Reading text

One of the bedrock concepts of the Indian Constitution that enroot and reinforce the doctrine of colourable legislation is federalism. It is worth recalling that federalism is the system of government driven by the two fundamental principles viz. Separation of Power, and checks and balances. The collective apprehension of federalism provides that each governmental organ has bestowed with powers, and none of the constituent units is allowed to interfere in the work sphere of the other. It is pertinent to note that the federal government is the contrast of unitary government i.e. in general; a federation has two levels of government, one at the centre and another to control the province or state.

Unlike unitary, the checks and balances principle uphold the scheme of separation of powers as it prescribes each organ to check the functioning of the other so that it can obviate the ultimate despotism of one organ.

Doctrine of Colourable Legislation in Brief

As far as India is concerned, it is the union of states; nevertheless, states lack the right to secede from the Indian federation. Undeniably, several common instruments exist between the union and state viz. an integrated and independent judiciary, single and supremacy of the Constitution, single citizenship, common election commission, so on. But, the Doctrine of separation of powers plays a pivotal role as the Indian Constitution demarcates the authority and power among the three governmental organs.

Pursuant to that, the primary function of the legislature is law-making, and that too with certain limitations; this constitutes the basis of the Doctrine of Colourable legislation. Through the eyes of K.C Wheare, “the method of dividing powers so that the general and regional governments are each within a sphere coordinate and independent.” Article 246 of the Indian Constitution delineates the legislative power-sharing between the Parliament and the state legislatures under the scheme of the Seventh Schedule. This schedule contains three lists, namely

  • List I or the Union List over which the Parliament has exclusive competence,
  • List II or the State List over which the State Legislatures have exclusive competence and
  • List III or the Concurrent List over which both the Parliament and the State Legislatures have competence.

Thus, whenever a legislature attempts to surpass its jurisdiction, it attracts the Doctrine of colourable legislation.

What Doctrine of Colourable Legislation is all about?

The Doctrine of colourable legislation can be epitomized by the adage that ‘what cannot be done directly cannot also be done indirectly’ based on the Latin maxim ‘Quando aliquid prohibetur ex directo, prohibetur et per obliquum’. The doctrine of colourable legislation comes into the picture when the crux of an issue before the court questions the legislative competency. The court will examine whether the challenged law and its enactment fall within its jurisdiction i.e. whether or not that particular legislature has the power to legislate upon the subject matter. If not, then the law would be declared void. It is noteworthy that sometimes the questioned legislation seems to be legislated on within its jurisdiction but, its actual effect or purpose falls outside its competency.

Things to do
a - In the text on colourable legislation, which article of the Indian Constitution sets out how legislative power is shared between Parliament and the state legislatures?
b - Rewrite the entries starting at the line containing "Is (x=100, y=116)" and ending at the line containing "A: bbox=[0, 0, 257, 283]: beige tile wall", putting "furthest" in place of "farthest" and leaving everything else unchanged. Return only those lines.

Extracted data entries
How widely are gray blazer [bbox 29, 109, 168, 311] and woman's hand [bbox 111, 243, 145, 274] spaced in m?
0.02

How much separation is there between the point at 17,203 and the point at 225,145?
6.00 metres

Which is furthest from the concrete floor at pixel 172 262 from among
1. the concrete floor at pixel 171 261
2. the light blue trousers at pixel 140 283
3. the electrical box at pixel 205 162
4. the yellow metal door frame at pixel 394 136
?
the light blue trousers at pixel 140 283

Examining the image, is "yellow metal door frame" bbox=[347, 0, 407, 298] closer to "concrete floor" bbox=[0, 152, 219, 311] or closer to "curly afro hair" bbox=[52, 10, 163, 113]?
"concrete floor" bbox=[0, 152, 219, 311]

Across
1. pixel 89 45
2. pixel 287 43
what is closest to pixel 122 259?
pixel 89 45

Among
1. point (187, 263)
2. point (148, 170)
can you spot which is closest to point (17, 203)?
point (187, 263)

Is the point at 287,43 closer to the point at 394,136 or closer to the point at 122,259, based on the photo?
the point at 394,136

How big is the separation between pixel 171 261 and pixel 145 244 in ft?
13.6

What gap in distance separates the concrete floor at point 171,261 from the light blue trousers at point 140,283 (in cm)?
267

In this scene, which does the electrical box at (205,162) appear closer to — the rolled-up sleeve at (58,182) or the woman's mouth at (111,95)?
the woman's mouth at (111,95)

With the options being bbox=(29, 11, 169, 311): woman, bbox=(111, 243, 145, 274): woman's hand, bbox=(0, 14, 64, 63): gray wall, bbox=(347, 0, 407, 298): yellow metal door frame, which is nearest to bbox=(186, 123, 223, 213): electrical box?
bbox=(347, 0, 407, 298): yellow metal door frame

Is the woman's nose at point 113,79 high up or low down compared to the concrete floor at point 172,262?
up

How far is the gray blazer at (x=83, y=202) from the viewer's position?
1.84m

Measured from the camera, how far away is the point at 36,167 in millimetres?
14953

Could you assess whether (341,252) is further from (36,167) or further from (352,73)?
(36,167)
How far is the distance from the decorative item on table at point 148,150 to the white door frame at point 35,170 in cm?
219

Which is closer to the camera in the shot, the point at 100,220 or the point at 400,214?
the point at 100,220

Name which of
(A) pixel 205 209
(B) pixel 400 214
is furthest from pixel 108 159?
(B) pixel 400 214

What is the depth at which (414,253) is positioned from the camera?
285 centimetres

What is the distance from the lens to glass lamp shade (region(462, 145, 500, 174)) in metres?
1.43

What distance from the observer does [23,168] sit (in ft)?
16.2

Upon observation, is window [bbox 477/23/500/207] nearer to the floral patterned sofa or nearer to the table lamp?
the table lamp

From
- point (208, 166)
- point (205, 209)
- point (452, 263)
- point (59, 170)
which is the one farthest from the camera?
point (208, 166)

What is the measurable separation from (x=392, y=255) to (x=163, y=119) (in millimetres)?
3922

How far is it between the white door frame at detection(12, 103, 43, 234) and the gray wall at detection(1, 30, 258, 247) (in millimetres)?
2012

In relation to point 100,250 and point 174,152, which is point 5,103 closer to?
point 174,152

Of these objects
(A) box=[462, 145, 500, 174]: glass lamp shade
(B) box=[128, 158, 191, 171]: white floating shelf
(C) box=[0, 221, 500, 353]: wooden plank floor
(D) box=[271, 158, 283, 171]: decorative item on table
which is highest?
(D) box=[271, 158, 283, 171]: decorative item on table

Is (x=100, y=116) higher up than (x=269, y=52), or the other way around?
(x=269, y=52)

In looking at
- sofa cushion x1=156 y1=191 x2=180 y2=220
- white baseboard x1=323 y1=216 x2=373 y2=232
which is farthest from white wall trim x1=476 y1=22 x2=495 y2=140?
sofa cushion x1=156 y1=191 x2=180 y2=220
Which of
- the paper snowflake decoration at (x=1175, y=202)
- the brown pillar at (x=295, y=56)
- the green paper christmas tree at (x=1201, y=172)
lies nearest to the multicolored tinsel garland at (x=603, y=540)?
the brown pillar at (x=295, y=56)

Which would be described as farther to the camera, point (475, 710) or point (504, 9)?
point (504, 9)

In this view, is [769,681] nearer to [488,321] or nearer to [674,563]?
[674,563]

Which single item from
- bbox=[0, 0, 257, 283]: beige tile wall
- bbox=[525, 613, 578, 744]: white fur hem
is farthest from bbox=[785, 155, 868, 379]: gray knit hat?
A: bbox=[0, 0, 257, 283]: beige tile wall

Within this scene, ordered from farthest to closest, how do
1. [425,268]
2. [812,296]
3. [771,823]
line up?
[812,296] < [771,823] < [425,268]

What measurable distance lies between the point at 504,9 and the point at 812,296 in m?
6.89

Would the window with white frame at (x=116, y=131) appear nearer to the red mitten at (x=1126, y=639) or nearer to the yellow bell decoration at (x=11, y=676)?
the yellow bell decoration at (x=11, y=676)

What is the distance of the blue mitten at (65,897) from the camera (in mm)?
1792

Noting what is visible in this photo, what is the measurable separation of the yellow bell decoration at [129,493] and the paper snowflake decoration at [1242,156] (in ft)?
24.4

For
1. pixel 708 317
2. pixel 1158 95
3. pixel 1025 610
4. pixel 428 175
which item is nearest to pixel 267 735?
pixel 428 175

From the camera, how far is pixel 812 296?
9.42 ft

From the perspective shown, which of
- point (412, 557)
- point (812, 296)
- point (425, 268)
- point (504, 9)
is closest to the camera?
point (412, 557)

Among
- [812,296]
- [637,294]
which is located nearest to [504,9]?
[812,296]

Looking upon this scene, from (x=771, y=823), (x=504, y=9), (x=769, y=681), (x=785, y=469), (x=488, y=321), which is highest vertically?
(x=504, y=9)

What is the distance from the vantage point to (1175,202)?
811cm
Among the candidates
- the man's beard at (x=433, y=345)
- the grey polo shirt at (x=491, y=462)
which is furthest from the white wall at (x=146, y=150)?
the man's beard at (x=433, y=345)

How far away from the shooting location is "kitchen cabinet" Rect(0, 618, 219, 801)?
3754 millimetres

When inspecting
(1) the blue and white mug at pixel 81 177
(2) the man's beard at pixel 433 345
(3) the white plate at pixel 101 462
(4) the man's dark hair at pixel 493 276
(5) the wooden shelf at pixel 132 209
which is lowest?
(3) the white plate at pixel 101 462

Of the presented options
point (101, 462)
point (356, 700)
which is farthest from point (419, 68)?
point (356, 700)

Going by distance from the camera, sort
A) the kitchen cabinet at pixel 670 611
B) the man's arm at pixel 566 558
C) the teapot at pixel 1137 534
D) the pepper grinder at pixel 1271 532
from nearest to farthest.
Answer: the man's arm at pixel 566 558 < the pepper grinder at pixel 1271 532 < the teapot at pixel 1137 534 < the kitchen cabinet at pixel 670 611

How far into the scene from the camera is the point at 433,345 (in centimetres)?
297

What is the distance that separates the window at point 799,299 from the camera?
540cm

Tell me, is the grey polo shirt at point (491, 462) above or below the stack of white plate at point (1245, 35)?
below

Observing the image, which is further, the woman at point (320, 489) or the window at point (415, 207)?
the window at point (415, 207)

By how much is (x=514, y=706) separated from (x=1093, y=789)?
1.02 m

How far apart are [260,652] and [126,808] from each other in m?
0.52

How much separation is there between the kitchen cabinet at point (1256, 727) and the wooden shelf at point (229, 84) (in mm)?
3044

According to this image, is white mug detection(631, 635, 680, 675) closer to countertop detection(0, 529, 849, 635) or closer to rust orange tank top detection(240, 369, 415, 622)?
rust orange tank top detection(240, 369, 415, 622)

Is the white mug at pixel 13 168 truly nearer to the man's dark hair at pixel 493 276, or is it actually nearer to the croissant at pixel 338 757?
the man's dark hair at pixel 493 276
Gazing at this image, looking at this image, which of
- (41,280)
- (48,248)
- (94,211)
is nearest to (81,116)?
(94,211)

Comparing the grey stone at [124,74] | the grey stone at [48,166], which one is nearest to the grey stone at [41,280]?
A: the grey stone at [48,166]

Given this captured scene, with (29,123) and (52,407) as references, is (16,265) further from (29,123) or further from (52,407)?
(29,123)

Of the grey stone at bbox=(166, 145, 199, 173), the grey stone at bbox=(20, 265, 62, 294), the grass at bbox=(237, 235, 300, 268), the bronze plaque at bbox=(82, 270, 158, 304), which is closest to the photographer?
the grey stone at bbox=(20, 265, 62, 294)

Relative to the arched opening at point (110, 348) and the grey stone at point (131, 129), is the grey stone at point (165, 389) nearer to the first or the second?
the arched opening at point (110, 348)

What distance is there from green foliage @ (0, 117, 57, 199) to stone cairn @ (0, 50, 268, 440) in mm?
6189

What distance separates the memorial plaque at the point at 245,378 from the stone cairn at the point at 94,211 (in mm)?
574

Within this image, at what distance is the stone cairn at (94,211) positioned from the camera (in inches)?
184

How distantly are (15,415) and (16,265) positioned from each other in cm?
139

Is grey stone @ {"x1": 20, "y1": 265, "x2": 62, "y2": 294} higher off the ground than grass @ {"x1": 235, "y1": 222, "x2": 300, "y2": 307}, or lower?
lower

Worked solutions
a - Article 246

b -
Is (x=100, y=116) higher up than (x=269, y=52), or the other way around?
(x=269, y=52)

In looking at
- sofa cushion x1=156 y1=191 x2=180 y2=220
- white baseboard x1=323 y1=216 x2=373 y2=232
which is furthest from white wall trim x1=476 y1=22 x2=495 y2=140?
sofa cushion x1=156 y1=191 x2=180 y2=220
Which of
- the paper snowflake decoration at (x=1175, y=202)
- the brown pillar at (x=295, y=56)
- the green paper christmas tree at (x=1201, y=172)
lies nearest to the multicolored tinsel garland at (x=603, y=540)?
the brown pillar at (x=295, y=56)

Which would be described as farther to the camera, point (475, 710) or point (504, 9)?
point (504, 9)

In this view, is [769,681] nearer to [488,321] or nearer to [674,563]?
[674,563]

Which single item from
- bbox=[0, 0, 257, 283]: beige tile wall
- bbox=[525, 613, 578, 744]: white fur hem
is furthest from bbox=[785, 155, 868, 379]: gray knit hat?
A: bbox=[0, 0, 257, 283]: beige tile wall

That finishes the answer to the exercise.